> 本文:
◆ ◆ ◆ ◆

経の前半には六師外道の説を紹介して有名。他にほとんど類のない重要な資料である。後半には仏教の中心思想を掲げ、沙門の現世の果報ないし戒定慧の三学を詳説している。
六師外道
六師外道とは、仏陀の時代に正統バラモンの権威を認めず、自由な立場に立った6人の思想家。
- プーラナ・カッサパ (puuraNa kassapa)
- マッカリ・ゴーサーラ(makkhali Gosaala)
- アジタ・ケーサカムバリン(ajita Kesakambalin)
- パクダ・カッチャーヤナ(pakudha kaccaayana)
- ニガンタ・ナータプッタ(nigaNTha naathaputta)
- サンジャヤ・ベーラッティプッタ(saJjaya belatthiputta)
の6人である。
アジタは地水火風の4元素のみが真の実在であるとする。人間もこれら4元素から構成され、死ぬと無に帰し、霊魂も何も残らない。現世も来世もなく、祭祀は無意義であるとして、唯物論・快楽論を説いた。インドでいう順世派(ローカーヤタ,lokaayata)の祖である。
パクダは人間の個体は4元素のほかに苦・楽と生命(ジーヴァjiva,霊魂)の3、あわせて7要素から成立していると説いた。
プーラナは完全な道徳否定論を説いた。
ゴーサーラは生けるものの構成要素として霊魂・地・水・火・風・虚空・得・失・苦・楽・生・死の12種を考えた。人間の輪廻の生活もまた解脱も無因無縁であり、すべて運命は決定されていると説いた。かれは生活派(アージーヴィカ,aajivika, 邪命外道)に属する。

◆ ◆ ◆ ◆

> 提示資料:
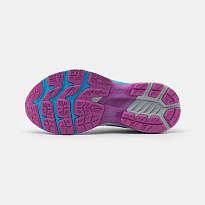 Фото № 5 с приближением к товару «‎Asics Gel-Kayano 27»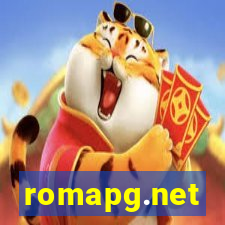 romapg.net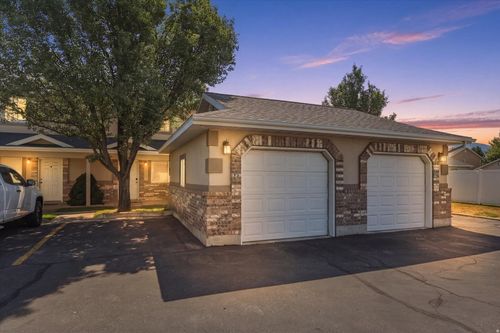 y3-2421 400, North Ogden, UT, 84414-7311 | Card Image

◆ ◆ ◆ ◆

> 課題:
1 > 六師外道についての本文を読み、次の問いに答えよ。
(a) アジタが真の実在とするものは何か。
(b) パクダは人間の個体がいくつの要素から成立すると説いたか。
(c) ゴーサーラが属する派は何か。
2 > 六師外道についての本文を、ゴーサーラに関する記述の後から書き継げ。
資料はここでは用いない。

> 解答:
1 >
(a) 地水火風の4元素
(b) 7要素
(c) 生活派(アージーヴィカ、邪命外道)

2 >
サンジャヤは懐疑論を説いた人、ブッダの2大弟子である舎利弗と目連もはじめはこの人の弟子であったという。
ニガンタはマハーヴィーラ(mahaaviira)のことで、ジャイナ教の開祖である。宇井伯寿「六師外道研究」(『印度哲学研究』第2)は本経を研究することにより、ブッダ時代のインドに正統バラモンの思想系統と一般社会の思想系統の2大潮流が存したことを立証し、この両者を超えたところに仏陀の立場があることを明らかにした。
テキスト
- T.W.Rhys Davids and J.E.Carpenter『The diigha nikaaya』Vol.I (PTS : London 1889)
- T.W.Rhys Davids『Dialogues of the Buddha』Part Ⅰ, 1899.〔英訳〕
- R.0.Franke 『diighanikaaya』1913.〔独訳〕
- 南伝大蔵経 Ⅵ〔国訳〕
- 大正蔵 1. pp.107-109, 270-277; 2, pp.762-764.